__Tujuan Latihan__: Lanjutkan berita tentang rencana BPPT dan NOAA memasang buoy di Samudera Hindia, dimulai sesudah kalimat terakhirnya.

__Teks Bacaan__:
Manado (ANTARA News) - BPPT bersama dengan "National Oceonic and Atmospheric Administration" (NOAA) akan memasang buoy di Samudera Hindia untuk kepentingan penelitian terkait eksplorasi dan observasi laut serta dampak pemanasan global.

Kepala Pusat Teknologi Survei Kelautan Badan Pengkajian dan Penerapan Teknologi (BPPT), Ridwan Djamalludin, mengatakan hal itu usai penandatanganan dua Kerjasama Eksplorasi Laut dan Observasi Iklim Indonesia-Amerika Serikat (AS) di Manado, Selasa,

"Ini bagian dari kerjasama yang disepakati Indonesia-Amerika yang baru ditandatangani," katanya.

Ridwan mengatakan untuk komunitas ilmu pengetahuan dan teknologi (iptek) kerjasama antara Indonesia dan Amerika Serikat (AS) ini yang paling penting untuk kemajuan iptek Indonesia memang masih perlu ditingkatkan.

Kedua, ia mengatakan, dari segi pemanfaatan kawasan Samudera Hindia yang selama ini masih banyak yang belum di pantau melalui kerjasama ini AS mau memasang instrumen bekerjasama dengan BPPT.

"Di sana akan ada komponen alih teknologinya, dia kirim alatnya, dia gunakan kapal kita, melatih ahli-ahli kita untuk terlibat dalam pengolahan data, dalam pengambilan data, dan lain-lain," ujar dia.

Lebih lanjut Ridwan menjelaskan bahwa banyak ahli yang terlibat karena kerjasama akan dilaksanakan dalam lima tahun. Dalam kapal penelitian Indonesia sendiri akan banyak yang terlibat, akan ada paket pelatihan dan paket pendidikan.

Pihak AS, ujar dia, akan memasang alat bernama buoy untuk memantau laut serta interaksi laut dengan atmosfer dengan menggunakan Kapal Baruna Jaya.

"Data akan diterima di BPPT, diolah sama, dan diinformasikan," katanya.

Data sumber:
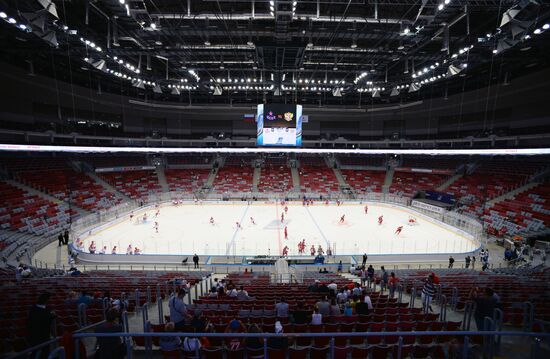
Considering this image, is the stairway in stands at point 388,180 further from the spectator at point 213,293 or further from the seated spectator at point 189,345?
the seated spectator at point 189,345

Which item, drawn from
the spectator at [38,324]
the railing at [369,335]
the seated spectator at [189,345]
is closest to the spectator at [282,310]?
the railing at [369,335]

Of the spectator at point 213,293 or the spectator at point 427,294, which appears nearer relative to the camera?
the spectator at point 427,294

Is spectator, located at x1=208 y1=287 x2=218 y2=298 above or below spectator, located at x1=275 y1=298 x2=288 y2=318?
below

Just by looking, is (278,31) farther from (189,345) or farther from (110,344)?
(110,344)

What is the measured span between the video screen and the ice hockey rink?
8.22 m

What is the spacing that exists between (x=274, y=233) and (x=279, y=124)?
1249cm

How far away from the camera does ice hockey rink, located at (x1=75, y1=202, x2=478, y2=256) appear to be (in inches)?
762

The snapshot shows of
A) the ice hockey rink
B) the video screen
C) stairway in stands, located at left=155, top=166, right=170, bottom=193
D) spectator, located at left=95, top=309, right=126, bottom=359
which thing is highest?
the video screen

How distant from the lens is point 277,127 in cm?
2980

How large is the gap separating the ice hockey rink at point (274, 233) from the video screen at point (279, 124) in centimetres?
822

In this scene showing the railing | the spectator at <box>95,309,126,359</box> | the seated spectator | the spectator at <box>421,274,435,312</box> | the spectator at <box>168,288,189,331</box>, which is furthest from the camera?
the spectator at <box>421,274,435,312</box>

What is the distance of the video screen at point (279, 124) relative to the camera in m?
29.5

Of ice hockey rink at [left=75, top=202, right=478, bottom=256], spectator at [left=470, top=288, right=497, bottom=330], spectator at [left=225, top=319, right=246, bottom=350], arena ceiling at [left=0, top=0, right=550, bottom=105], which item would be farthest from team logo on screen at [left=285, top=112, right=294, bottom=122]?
spectator at [left=225, top=319, right=246, bottom=350]

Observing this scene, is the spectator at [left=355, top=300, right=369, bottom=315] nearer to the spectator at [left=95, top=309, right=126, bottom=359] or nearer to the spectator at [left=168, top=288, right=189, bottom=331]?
the spectator at [left=168, top=288, right=189, bottom=331]
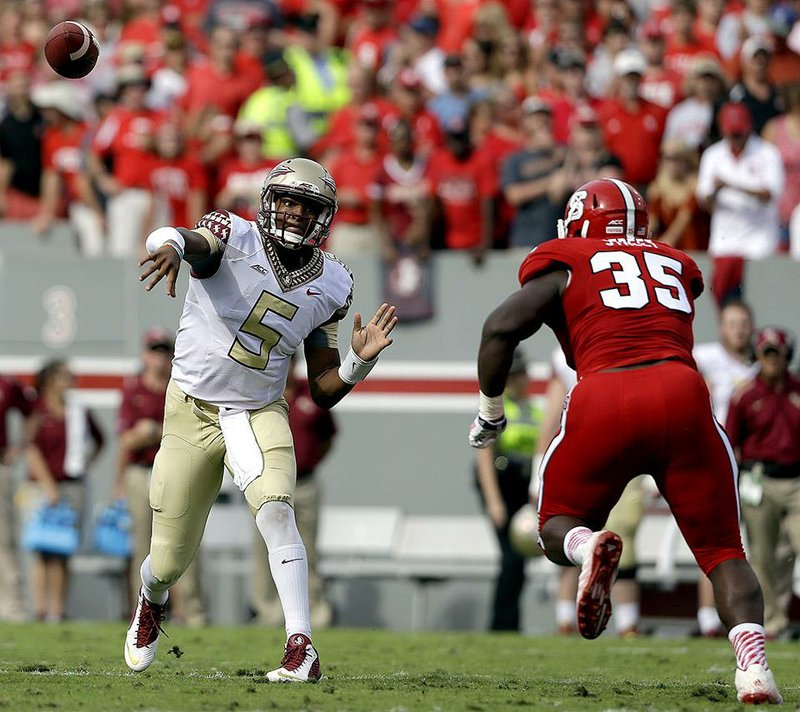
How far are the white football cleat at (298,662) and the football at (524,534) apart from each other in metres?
4.75

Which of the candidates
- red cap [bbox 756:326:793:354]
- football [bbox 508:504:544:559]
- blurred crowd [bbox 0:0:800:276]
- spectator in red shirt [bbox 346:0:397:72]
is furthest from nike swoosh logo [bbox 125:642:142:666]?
spectator in red shirt [bbox 346:0:397:72]

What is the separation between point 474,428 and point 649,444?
2.65 feet

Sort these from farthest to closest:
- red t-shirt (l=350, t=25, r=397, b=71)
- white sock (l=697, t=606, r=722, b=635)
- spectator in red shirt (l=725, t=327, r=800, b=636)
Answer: red t-shirt (l=350, t=25, r=397, b=71) → white sock (l=697, t=606, r=722, b=635) → spectator in red shirt (l=725, t=327, r=800, b=636)

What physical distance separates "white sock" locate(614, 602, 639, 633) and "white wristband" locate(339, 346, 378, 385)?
15.8 ft

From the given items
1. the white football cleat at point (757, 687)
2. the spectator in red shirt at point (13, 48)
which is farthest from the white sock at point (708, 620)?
the spectator in red shirt at point (13, 48)

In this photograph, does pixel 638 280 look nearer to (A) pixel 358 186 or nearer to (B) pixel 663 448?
(B) pixel 663 448

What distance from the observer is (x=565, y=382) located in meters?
10.6

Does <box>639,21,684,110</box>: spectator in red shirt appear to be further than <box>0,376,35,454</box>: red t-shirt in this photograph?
Yes

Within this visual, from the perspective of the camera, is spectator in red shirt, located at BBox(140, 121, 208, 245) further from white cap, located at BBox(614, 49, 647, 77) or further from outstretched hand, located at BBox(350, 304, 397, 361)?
outstretched hand, located at BBox(350, 304, 397, 361)

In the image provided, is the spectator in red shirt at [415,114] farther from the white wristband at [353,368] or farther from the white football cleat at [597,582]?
the white football cleat at [597,582]

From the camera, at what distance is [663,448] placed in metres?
5.66

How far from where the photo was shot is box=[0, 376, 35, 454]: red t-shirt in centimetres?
1210

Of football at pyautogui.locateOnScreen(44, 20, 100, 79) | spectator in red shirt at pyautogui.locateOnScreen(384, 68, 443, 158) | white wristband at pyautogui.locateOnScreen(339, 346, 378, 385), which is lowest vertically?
white wristband at pyautogui.locateOnScreen(339, 346, 378, 385)

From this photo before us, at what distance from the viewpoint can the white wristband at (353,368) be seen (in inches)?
253
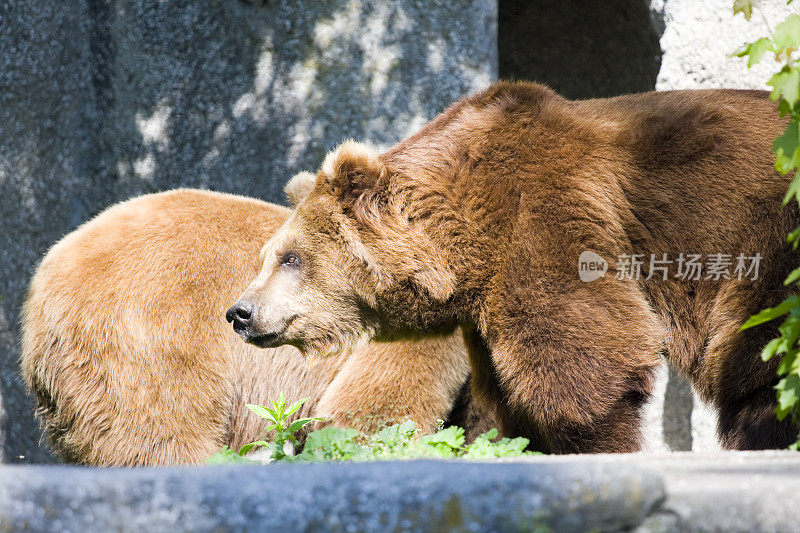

__Hasil Tugas__:
Bagi Indonesia sendiri, menurut dia, kerjasama ini bermanfaat untuk data kelautan dan data cuaca, karena diketahui akhir-akhir ini sangat ekstrim. Selanjutnya Indonesia akan belajar untuk membua sendiri.

Ridwan juga mengatakan bahwa kerjasama tersebut masih terkait dalam payung besarnya kerjasama Indonesia dengan NOAA tahun 2007 lalu.

"Itu payung besarnya kalau ini bawahnya, ini `implementation arrangement`. MoU nya dulu dalam mitigasi bencana sebernarnya," ungkap Ridwan.

Dalam hal ini, ujar dia, termasuk juga masalah cuaca yang ekstrim, kondisi interaksi laut dan atmosfer. Secara tidak langsung ini memberikan data terkait dampak pemanasan global terhadap laut.

Contohnya isu kenaikan muka air laut, karena selama ini Indonesia belum punya cukup data untuk itu karena selama ini baru data empiris, data penelitian tempat lain dan dibawa ke Indonesia.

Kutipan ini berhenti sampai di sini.